De nombreux projets sont lancés à Kinshasa depuis plus de 10 ans, axés essentiellement sur la salubrité. Parau, Pauk, Kin-Propre, Kin-Bopeto, Kintoko, chaque initiative veut redorer l'image de la capitale congolaise. Cependant, les résultats peinent à arriver. Dans cet entretien qu'elle nous a accordé, Mamie Alice Okoko décrit la situation et propose des solutions pérennes.
Bonjour Madame Marie-Alice Okoko. Pouvez-vous nous parler brièvement de vous ?
Marie-Alice Okoko : Je suis géographe appliquée à la pédagogie depuis plus de 10 ans. Au département de géographie et gestion de l’environnement de l’ISP/Gombe, je suis secrétaire chargée de l’enseignement. Je suis également chef des travaux.
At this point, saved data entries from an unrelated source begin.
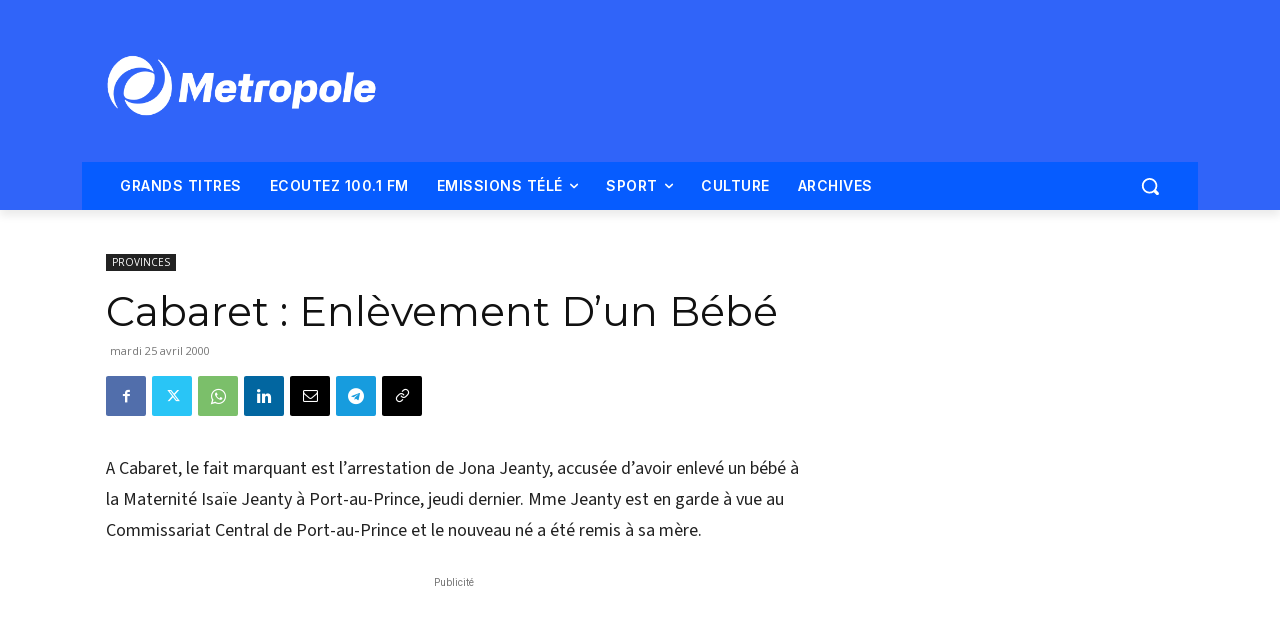

--- FILE ---
content_type: text/html; charset=utf-8
request_url: https://www.google.com/recaptcha/api2/aframe
body_size: 269
content:
<!DOCTYPE HTML><html><head><meta http-equiv="content-type" content="text/html; charset=UTF-8"></head><body><script nonce="k0K7aUW2OnViC9OAwz4Zpw">/** Anti-fraud and anti-abuse applications only. See google.com/recaptcha */ try{var clients={'sodar':'https://pagead2.googlesyndication.com/pagead/sodar?'};window.addEventListener("message",function(a){try{if(a.source===window.parent){var b=JSON.parse(a.data);var c=clients[b['id']];if(c){var d=document.createElement('img');d.src=c+b['params']+'&rc='+(localStorage.getItem("rc::a")?sessionStorage.getItem("rc::b"):"");window.document.body.appendChild(d);sessionStorage.setItem("rc::e",parseInt(sessionStorage.getItem("rc::e")||0)+1);localStorage.setItem("rc::h",'1769359782551');}}}catch(b){}});window.parent.postMessage("_grecaptcha_ready", "*");}catch(b){}</script></body></html>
Quel est le principal défi lié à l’environnement à Kinshasa? Comment y pallier ?
Mamie-Alice Okoko : le premier défi lié à l'environnement à Kinshasa est la lutte contre l'insalubrité. Pour vaincre ce problème, il faut quatre solutions. Premièrement, une prise en charge personnelle des congolais. Il y a quelques années, l'Union européenne avait lancé le Projet PAUK, qui avait accouché des différents points de stockage des déchets à Kinshasa. Le ramassage des déchets se faisait régulièrement et le centre d'enfouissement technique se chargeait de la gestion. Qu’est devenu ce projet après le départ du partenaire ? Au vu de ce premier constat, je préconise que la gestion des déchets soit organisée de manière personnelle par l'Etat congolais. Il faut aussi mettre en place des méthodes de suivi et d'évacuation. Kinshasa avait instauré les opérations "Kin-propre", "samedi salongo". Chaque parcelle devrait avoir l'habitude de rendre propre son milieu et gérer sa poubelle. Mais il n'y a pas d'endroits pour évacuer ces poubelles. Troisièmement, il faut investir dans ce secteur. Les dirigeants au niveau local, les chefs des quartiers, des rues, des communes doivent songer à une méthode d'autofinancement de la salubrité, notamment par le paiement des taxes. Ne pas s'attendre à ce que seul le gouvernement organise ce secteur. Il faut aussi un programme d'éducation mésologique (science ayant pour objet l'étude des réactions réciproques de l'organisme et du milieu, NdlR) de la population à la salubrité et la protection de l'environnement. Cela permettra une sensibilisation de la population et l'auto-prise en charge des déchets.
Pourquoi les solutions envisagées et mises en place par le gouvernement ne fournissent pas des résultats probants?
Mamie-Alice Okoko : Il faut une éducation à la salubrité dès l'école maternelle. Parmi les raisons qui font échouer les nombreux projets liés à l’environnement à Kinshasa, il y a notamment le manque d’appropriation de la part de la population. La planification en matière environnementale consiste en une participation active de la population dans tous les projets. Lorsqu'un projet doit être mis en place, il faut que la population soit prise en compte en amont. Elle fera la gardienne et le suivi de toutes les étapes. « Kintoko » est un bon projet. Mais il faut aussi une usine de transformation des déchets biodégradables, recyclables. La campagne Kin Bopeto doit intégrer mêmes les milieux périphériques de Kinshasa.
Le thème du mois de mars en RDC a placé un focus sur la gestion des catastrophes naturelles, comment s'y prendre ?
Mamie-Alice Okoko : pour une meilleure gestion des catastrophes, il faut des mesures préventives. La construction des bâtiments sur des terrains marécageux aura toujours pour conséquence dans le temps, les inondations. C’est là qu’il faudra gérer la catastrophe. Ce n’est pas la meilleure façon d’agir. Nous constatons qu’en RDC, il y a une absence de politique d'urbanisation. Les gens construisent où ils veulent. Il y a absence de l'autorité de l'Etat. Le drame de Matadi Kibala est un exemple éloquent de ces catastrophes.
Comment les femmes devraient-elles participer à cette lutte depuis leurs ménages ?
Mamie-Alice Okoko : Il y a un adage dans le secteur de l'environnement qui dit « Pensez globalement, agir localement ». Les problèmes environnementaux sont généralement globaux. Les grands pollueurs sont la Chine et les États-Unis. Les États en sous-développement comme la RDC subissent les impacts. Mais les stratégies sont élaborées au niveau local. Il faut que les femmes soient sensibilisées à cette lutte. Les ménagères notamment, qui ont été à l'école au moment où les problèmes environnementaux n'étaient pas d'actualité, ne sauront jamais quel acte poser. Sensibilisées, elles portent ce combat dans leurs communautés.